In short: Validation fails, even though Alice should have gained access not by delegation, but by ambient authority. It's the ambiguity that prevents her from using her capability this way.

Solution

Capabilities should be marked with whether they're introduced by parenthood ("through ambient authority") or not, in which case they're assumed to be delegated from one or more capabilities in the proofs.

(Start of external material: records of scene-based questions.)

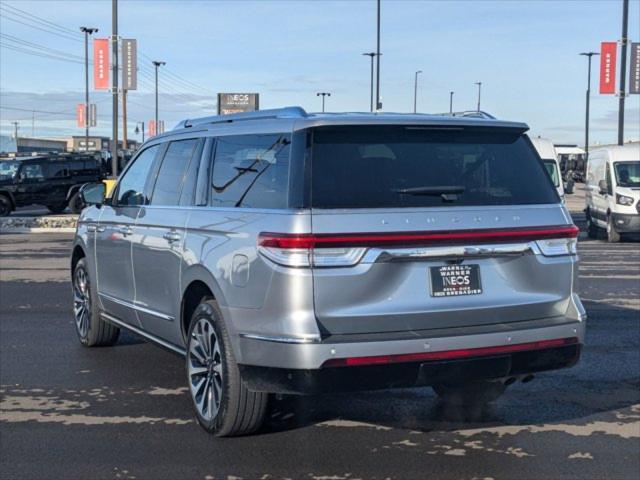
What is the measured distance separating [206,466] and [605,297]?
24.8 ft

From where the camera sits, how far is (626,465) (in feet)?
16.1

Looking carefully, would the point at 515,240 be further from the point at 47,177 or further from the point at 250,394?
the point at 47,177

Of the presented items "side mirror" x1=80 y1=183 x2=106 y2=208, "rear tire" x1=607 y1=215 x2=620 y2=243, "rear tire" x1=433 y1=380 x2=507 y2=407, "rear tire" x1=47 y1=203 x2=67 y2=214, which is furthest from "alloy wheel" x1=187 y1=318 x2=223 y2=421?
"rear tire" x1=47 y1=203 x2=67 y2=214

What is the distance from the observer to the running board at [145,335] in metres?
5.85

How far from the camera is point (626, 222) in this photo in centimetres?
1919

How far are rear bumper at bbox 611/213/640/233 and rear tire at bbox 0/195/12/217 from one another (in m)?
19.4

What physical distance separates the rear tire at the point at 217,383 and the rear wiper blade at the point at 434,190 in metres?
1.26

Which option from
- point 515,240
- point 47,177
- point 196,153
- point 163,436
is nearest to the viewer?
point 515,240

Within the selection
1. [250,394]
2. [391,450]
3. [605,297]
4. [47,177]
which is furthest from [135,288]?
[47,177]

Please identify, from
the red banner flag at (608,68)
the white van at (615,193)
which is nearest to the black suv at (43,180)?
the white van at (615,193)

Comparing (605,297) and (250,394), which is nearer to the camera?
(250,394)

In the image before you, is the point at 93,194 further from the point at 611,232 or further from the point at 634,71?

There's a few options for what this could look like concretely:

• Add an optional field prt: true ("by parenthood: true") or amb: true ("by ambient authority") to capabilities
• Split capabilities into two sections in the payload/claims. The existing section for attenutations under att indicates capabilities delegated from proofs. Another section is added under cap ("capabilities") or amb ("ambient authority")
• ?

Bikeshedding for names is very much appreciated!

Related

This also makes it easier for UCAN libraries to tell whether a capability is actually invalid and provide an error message to developers in these cases. As long as the ambiguity exists, libraries can't error out on capabilities which weren't delegated, because they have to assume they've been introduced by parenthood instead. (I feel this point is related to @Gozala's design in ucan-wg/ts-ucan#21: We can't provide much better error messages, because the semantics allow lots of ambiguity).